Like secretary of National Security Council, Giga Bokeria, the Georgian ambassador too said when asked about President Obama's reservation over a section of the U.S. National Defense Authorization Act, which calls for sale of defensive arms to Tbilisi, that this reservation was "a pure legal issue" about constitutional authorities of legislative and executive branches and it should not be interpreted as if the Obama administration was against deepening defense cooperation with Georgia.
"We have been assured by representatives of the U.S. administration, that those remarks [made by President Obama in his signing statement over some sections of defense authorization act] were not about Georgia whatsoever," Yakobashvili said.
"I want to assure you that the U.S-Georgia relations, including in security issues, will be elevated to the new level," he said.

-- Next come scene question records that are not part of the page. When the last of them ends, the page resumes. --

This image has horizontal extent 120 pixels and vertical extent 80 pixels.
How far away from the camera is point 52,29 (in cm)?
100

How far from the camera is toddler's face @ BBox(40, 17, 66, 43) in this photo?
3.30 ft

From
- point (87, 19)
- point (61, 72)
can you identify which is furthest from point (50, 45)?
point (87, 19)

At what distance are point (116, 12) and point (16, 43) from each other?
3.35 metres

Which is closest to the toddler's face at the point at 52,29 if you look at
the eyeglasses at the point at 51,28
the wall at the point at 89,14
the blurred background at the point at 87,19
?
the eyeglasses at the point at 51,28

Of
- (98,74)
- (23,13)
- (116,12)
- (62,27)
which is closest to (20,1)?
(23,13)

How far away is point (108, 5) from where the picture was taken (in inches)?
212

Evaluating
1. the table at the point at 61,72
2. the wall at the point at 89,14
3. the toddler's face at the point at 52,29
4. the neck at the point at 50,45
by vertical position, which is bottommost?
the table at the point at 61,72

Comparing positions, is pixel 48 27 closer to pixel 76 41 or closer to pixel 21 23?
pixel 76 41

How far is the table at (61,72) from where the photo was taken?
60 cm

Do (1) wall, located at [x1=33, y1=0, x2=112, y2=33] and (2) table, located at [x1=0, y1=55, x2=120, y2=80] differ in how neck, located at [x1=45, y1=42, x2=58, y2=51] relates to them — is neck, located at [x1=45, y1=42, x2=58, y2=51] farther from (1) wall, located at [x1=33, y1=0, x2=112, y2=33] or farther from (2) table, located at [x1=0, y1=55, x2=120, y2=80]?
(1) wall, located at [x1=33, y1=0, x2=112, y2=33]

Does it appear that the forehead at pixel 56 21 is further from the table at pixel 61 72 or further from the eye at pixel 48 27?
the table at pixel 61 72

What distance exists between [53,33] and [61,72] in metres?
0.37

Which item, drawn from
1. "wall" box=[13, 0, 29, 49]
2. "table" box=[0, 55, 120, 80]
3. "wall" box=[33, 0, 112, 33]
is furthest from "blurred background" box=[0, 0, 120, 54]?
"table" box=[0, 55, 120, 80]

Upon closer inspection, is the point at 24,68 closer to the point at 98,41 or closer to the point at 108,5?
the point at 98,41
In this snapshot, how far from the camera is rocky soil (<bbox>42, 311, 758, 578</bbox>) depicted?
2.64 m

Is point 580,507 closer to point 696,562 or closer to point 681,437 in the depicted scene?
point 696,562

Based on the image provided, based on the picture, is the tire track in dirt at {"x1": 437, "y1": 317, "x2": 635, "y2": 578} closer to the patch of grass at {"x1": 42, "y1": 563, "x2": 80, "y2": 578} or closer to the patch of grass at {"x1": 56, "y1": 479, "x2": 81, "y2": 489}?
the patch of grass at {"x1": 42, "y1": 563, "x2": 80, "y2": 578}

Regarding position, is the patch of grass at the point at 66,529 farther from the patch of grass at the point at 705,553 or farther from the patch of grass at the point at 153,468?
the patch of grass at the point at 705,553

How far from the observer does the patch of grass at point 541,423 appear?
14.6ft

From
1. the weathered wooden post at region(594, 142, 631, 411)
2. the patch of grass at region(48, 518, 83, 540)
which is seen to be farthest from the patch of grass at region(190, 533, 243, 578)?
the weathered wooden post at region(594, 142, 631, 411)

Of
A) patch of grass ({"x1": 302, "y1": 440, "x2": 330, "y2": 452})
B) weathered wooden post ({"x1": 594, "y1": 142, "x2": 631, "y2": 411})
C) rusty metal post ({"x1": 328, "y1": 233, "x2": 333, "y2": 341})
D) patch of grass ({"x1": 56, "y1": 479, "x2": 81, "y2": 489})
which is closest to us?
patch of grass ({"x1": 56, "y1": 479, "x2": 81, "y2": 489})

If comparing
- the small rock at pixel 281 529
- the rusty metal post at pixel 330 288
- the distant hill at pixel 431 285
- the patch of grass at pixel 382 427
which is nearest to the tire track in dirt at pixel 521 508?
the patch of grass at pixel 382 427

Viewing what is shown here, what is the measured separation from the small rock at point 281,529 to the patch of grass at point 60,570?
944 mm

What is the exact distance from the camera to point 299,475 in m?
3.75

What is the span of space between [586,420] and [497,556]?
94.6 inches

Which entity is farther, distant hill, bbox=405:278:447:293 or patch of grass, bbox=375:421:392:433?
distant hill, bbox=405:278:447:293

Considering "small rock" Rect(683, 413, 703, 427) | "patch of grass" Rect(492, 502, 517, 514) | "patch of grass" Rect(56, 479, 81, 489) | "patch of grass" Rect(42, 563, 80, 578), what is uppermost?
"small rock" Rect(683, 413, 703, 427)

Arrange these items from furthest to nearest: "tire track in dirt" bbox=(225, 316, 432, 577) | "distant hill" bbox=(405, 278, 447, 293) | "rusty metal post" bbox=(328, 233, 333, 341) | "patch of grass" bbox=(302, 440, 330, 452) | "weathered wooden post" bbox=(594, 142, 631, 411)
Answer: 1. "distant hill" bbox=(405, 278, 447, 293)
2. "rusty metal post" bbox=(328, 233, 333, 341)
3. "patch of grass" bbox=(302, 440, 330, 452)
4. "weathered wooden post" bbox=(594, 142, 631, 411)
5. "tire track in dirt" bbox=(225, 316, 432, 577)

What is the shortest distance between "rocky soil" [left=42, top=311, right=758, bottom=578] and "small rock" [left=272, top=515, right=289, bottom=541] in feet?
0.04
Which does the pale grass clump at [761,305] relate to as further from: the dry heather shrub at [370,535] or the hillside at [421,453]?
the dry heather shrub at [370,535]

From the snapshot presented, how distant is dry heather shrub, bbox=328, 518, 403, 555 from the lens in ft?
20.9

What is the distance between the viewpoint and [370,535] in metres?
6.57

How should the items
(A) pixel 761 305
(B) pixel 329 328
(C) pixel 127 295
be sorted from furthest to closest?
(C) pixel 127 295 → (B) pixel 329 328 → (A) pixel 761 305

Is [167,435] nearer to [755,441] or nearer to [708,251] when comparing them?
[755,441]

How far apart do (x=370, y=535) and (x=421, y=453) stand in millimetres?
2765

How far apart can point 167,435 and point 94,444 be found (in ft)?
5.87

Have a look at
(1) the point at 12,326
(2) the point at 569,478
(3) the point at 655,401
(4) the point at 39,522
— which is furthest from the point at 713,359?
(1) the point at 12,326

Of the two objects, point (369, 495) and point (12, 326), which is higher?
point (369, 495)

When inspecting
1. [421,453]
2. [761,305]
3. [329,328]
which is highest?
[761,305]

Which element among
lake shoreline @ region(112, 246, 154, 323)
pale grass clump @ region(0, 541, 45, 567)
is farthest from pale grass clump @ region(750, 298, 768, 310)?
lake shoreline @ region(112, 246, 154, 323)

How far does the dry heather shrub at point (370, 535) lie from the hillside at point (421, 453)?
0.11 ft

"Security issues involve not only sale of arms - that's one of the components and I think that we will have a progress in this direction too; but there are other components as well, which are more important than issue of sale or purchase of arms, and these issues are about guarantees of our security, including such political issues like integration into NATO, bilateral military relations, which of course is not limited only with sale of arms, there is a whole set of other issues," the Georgian ambassador said.
He said that the U.S. "is a staunch supporter of Georgia", including to its NATO aspiration, adding that this support now was "exactly the same" as it was during the Bush administration.
On democracy, Yakobashvili said: "What we hear from our American partners is that they are very seriously satisfied with the transformation that is taking place in Georgia."
"In this process it is important for us that every next election... to be of higher standard than the previous one - that's part of our national interest, which coincides with the national interests of the United States."
He said that "another aspect of democratization" was the fact that Georgia "is really considered to be the best example of democratic transformation over the last decade."
"What Georgia has managed to accomplish over last eight years is exemplary; if someone thinks that democracy is only about one election, that's wrong; democracy is a process and in this process Georgia has many issues it can be very proud of," Yakobashvili said.
Apart of the meeting with the U.S. President, during his visit Mikheil Saakashvili is also scheduled to meet dozens of leading Democratic and Republican members of Congress, as well as media and other opinion leaders in Washington, according to the Georgian government's English-language weekly online newsletter.
On Tuesday, Saakashvili is expected to speak at the launch of World Bank study entitled Fighting Corruption in Public Services - Chronicling Georgia’s Reforms. On Wednesday, he will talk about Post-Revolutionary Societies and What Comes After the Arab Spring at the U.S. Institute of Peace.